Numerical Modeling of Horizontal Wafering of Silicon Melts on a Molten Substrate

B. Erik Ydstie, Sukumar Balaji, and Sudhir Ranjan. Department of Chemical Engineering, Carnegie Mellon University, 5000 Forbes Ave, Pittsburgh, PA 15213

In the current study, we model the variations in geometric topology and the interactions between two immiscible fluids using Finite Element Method. The well known technique, Level Set Method is employed to track the changes in shapes, moving boundaries and interactions between fluids. The Multiphysics modeling software COMSOL is used for this purpose. To test the predictions, the modeling work is coordinated with experimental efforts.

In order to obtain a silicon film of varying thickness at the surface of molten substrate, a drift of silicon melt in a known volume of molten substrate such as slag was modeled. Based on the slag properties, the moving boundary problem is simulated. Experiments were carried out at 1500C to melt silicon in slag, which is comprised of various metal oxides and whose melting point is around 1000-1200C. The set-up is then slowly cooled to study the stability of the melt at room temperature. Both the experimental and the simulated results confirm the formation of stabilized shapes with varying sizes based on the physical properties of both the slag and the silicon melt.

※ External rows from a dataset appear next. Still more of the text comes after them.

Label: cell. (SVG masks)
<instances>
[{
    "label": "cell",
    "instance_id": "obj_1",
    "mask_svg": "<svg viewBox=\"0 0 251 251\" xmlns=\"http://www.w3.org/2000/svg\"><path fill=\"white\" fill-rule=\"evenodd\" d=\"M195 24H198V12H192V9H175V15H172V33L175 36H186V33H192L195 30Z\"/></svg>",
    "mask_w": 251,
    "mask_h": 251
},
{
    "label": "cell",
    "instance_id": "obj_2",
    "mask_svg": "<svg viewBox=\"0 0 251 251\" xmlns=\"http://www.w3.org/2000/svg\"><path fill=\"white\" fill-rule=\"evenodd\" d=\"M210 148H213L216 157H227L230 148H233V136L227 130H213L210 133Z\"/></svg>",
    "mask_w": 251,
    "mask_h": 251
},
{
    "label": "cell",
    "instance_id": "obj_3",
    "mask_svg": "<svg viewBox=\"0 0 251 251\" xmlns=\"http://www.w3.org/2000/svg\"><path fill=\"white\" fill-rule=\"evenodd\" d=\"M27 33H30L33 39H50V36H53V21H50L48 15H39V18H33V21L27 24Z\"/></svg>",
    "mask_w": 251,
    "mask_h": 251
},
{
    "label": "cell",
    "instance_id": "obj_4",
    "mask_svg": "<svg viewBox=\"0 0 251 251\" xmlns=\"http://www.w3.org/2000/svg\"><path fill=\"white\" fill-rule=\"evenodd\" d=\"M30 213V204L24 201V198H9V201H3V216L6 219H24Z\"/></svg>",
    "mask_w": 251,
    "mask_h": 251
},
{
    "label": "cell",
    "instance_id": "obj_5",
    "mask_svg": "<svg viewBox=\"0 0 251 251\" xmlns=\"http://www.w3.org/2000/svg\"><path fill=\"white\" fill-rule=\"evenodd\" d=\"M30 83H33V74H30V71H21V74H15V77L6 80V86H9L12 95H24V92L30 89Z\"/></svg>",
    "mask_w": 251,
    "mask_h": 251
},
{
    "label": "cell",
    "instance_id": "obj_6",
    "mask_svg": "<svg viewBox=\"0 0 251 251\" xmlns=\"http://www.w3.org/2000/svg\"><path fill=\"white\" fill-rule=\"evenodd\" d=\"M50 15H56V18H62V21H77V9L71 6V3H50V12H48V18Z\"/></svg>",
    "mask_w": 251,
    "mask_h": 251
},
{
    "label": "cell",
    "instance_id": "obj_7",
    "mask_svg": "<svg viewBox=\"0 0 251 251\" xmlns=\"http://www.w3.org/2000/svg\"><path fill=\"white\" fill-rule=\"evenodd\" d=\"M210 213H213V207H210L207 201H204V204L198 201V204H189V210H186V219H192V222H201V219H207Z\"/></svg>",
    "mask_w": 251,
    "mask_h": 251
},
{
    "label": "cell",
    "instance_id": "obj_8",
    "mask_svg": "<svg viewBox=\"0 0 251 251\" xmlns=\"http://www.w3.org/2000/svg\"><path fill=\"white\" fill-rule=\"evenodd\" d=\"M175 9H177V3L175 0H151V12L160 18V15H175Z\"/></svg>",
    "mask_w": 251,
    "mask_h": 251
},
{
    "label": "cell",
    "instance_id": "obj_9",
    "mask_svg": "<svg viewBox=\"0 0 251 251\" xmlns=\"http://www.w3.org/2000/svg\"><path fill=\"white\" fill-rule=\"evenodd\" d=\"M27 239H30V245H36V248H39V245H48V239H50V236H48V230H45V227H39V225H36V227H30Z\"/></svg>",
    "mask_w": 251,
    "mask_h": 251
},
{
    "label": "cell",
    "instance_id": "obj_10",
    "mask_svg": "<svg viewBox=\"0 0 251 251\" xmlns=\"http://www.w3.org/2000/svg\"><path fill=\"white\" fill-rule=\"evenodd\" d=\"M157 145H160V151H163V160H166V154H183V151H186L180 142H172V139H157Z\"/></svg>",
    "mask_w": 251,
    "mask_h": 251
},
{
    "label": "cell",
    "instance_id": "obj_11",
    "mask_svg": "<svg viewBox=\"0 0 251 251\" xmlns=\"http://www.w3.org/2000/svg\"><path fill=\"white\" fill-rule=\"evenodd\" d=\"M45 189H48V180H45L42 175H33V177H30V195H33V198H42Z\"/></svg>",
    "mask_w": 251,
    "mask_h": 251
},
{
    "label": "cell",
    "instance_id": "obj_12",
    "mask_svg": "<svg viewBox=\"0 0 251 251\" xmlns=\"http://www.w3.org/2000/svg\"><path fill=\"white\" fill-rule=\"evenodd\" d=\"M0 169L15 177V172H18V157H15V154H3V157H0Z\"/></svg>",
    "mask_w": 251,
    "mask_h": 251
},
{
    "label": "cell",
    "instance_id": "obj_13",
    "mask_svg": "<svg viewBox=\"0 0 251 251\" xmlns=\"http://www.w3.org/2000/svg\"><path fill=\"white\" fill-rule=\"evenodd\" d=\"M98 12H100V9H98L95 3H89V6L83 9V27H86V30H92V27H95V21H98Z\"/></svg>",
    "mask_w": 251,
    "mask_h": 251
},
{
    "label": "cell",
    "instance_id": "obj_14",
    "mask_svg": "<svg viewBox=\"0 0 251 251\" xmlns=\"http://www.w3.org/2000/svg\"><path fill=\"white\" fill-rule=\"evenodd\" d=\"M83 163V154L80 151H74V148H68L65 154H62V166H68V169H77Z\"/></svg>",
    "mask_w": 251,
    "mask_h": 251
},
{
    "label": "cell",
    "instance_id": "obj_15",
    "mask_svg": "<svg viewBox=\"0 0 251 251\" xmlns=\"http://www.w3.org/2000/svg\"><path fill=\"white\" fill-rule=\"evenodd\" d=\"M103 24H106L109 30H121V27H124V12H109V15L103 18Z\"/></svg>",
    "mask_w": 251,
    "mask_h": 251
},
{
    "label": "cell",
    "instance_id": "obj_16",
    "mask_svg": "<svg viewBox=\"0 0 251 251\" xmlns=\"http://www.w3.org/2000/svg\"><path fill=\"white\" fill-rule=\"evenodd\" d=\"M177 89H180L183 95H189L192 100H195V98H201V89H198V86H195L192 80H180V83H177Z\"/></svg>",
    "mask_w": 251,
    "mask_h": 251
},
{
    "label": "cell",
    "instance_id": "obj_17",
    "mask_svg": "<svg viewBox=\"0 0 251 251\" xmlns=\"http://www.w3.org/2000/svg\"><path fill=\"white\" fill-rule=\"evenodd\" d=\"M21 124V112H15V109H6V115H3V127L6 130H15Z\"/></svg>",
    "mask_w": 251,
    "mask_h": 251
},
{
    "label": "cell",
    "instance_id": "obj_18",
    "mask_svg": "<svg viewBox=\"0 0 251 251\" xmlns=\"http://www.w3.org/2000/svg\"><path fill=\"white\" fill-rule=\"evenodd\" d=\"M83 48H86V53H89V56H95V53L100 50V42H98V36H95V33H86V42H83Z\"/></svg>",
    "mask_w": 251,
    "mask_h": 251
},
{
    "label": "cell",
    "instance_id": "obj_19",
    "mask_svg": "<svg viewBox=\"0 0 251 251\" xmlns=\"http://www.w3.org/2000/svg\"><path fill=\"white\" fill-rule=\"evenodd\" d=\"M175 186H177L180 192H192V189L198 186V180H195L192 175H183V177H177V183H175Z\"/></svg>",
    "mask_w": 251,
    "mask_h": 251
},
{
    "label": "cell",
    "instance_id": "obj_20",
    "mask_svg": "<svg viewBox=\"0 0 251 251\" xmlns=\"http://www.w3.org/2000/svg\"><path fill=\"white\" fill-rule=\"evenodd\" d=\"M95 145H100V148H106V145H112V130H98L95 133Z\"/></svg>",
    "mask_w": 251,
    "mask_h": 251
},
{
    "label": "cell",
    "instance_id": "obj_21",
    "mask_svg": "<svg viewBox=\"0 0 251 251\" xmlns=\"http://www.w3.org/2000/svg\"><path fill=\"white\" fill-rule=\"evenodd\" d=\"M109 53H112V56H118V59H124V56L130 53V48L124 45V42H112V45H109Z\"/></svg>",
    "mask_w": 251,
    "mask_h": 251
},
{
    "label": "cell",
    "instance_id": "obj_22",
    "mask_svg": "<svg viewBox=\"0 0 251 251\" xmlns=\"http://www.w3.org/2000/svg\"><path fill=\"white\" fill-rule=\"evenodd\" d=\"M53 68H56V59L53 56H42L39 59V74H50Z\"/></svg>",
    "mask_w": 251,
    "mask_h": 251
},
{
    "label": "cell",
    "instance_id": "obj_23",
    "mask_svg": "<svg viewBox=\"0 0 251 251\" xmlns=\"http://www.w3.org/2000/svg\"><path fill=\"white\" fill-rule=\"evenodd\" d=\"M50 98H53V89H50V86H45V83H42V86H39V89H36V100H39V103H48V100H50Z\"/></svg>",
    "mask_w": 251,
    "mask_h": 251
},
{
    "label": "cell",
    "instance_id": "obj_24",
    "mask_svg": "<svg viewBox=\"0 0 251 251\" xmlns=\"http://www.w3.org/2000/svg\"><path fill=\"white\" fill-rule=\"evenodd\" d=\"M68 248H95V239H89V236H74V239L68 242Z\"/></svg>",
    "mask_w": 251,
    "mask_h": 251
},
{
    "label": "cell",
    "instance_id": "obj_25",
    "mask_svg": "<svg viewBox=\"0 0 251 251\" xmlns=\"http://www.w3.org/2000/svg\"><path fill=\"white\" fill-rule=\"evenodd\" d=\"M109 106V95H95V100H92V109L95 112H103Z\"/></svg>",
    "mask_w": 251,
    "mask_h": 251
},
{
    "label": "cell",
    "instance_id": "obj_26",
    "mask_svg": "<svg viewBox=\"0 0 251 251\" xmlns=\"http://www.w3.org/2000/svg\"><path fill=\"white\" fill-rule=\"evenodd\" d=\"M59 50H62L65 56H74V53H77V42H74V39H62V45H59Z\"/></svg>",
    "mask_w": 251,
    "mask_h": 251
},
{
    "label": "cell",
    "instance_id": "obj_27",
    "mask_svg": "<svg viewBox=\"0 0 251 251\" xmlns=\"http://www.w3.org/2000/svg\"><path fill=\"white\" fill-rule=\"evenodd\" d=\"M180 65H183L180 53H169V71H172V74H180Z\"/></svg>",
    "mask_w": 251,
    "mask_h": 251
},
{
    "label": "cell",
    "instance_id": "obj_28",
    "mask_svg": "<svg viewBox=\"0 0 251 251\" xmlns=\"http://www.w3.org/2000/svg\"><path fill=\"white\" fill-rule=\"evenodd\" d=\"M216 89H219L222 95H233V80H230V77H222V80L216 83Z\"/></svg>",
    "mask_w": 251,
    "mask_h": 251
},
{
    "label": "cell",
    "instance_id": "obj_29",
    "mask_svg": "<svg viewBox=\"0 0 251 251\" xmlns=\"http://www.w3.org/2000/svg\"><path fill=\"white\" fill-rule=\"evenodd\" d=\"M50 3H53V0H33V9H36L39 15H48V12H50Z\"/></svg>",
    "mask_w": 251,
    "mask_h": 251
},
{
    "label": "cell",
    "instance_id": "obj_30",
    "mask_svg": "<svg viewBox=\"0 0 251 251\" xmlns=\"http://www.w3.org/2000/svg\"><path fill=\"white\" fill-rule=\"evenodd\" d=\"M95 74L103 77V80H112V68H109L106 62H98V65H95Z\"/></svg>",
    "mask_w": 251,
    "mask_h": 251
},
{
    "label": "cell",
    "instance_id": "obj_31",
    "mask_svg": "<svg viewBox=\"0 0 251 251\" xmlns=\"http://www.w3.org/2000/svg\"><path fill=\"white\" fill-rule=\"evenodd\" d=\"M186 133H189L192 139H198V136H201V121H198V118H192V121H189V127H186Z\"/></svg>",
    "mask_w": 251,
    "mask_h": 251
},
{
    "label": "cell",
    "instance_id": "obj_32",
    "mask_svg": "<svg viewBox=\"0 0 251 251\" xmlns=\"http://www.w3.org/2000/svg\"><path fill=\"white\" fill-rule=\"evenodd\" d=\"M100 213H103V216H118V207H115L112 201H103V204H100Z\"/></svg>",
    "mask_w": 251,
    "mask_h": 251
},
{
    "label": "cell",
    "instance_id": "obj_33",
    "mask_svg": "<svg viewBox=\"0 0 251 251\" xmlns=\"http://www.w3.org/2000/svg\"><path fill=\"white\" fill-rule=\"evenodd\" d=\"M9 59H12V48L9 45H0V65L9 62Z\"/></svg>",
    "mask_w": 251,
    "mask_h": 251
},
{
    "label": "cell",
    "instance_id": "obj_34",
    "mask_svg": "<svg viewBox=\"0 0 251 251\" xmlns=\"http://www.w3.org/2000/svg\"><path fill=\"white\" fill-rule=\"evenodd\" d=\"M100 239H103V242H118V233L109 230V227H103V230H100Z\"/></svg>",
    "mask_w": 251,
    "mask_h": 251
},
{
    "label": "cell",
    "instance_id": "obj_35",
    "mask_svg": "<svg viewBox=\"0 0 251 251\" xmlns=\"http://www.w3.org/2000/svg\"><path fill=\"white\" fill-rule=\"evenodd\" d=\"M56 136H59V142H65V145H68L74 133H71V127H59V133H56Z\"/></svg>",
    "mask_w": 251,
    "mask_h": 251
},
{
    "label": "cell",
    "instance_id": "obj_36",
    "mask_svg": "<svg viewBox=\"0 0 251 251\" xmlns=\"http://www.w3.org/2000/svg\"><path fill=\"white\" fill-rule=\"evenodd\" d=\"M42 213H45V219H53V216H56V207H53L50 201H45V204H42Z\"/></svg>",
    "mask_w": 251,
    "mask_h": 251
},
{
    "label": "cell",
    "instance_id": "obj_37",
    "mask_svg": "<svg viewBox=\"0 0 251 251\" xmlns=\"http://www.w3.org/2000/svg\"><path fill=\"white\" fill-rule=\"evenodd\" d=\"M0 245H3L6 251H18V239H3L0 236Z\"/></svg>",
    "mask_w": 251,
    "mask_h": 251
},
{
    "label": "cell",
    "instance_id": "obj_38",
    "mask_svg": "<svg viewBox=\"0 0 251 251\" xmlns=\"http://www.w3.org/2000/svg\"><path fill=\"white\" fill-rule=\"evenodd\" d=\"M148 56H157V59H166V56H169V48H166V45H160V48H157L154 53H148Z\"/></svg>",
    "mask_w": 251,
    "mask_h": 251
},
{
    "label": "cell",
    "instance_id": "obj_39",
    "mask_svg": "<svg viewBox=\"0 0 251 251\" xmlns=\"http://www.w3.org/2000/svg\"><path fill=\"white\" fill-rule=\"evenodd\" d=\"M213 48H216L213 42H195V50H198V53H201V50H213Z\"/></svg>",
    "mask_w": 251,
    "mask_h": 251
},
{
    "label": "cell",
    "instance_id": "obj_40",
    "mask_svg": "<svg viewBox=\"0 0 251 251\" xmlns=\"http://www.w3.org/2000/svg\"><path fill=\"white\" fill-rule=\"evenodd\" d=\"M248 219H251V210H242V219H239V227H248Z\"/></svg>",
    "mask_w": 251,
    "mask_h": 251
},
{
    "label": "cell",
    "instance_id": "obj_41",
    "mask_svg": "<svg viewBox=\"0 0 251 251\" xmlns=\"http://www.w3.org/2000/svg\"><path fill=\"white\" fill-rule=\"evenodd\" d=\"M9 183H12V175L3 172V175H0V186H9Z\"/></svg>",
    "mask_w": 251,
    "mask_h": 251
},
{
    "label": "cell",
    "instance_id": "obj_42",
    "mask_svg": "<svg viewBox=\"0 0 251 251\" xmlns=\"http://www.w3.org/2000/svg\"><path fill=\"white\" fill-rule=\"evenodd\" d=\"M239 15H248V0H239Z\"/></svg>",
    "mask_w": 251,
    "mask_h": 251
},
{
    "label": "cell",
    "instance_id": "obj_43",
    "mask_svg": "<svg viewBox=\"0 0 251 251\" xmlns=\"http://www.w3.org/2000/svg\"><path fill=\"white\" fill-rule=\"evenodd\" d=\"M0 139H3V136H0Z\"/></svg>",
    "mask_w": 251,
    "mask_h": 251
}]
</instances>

The simulated model is then used to carry out sensitivity analysis for the two phase system. The most important physical parameters that characterize the final form of the silicon film are density, surface tension, viscosity and the film thickness. The sensitivity of each parameter is studied individually by keeping other parameters constant. Based on the influence of each parameter, outstretching of silicon melts on molten slag system and ways of continuous floating of the thin layer on the slag surface are being devised.

Keywords: Level set method, two phase flow, moving boundary, sensitivity analysis, COMSOL Multiphysics.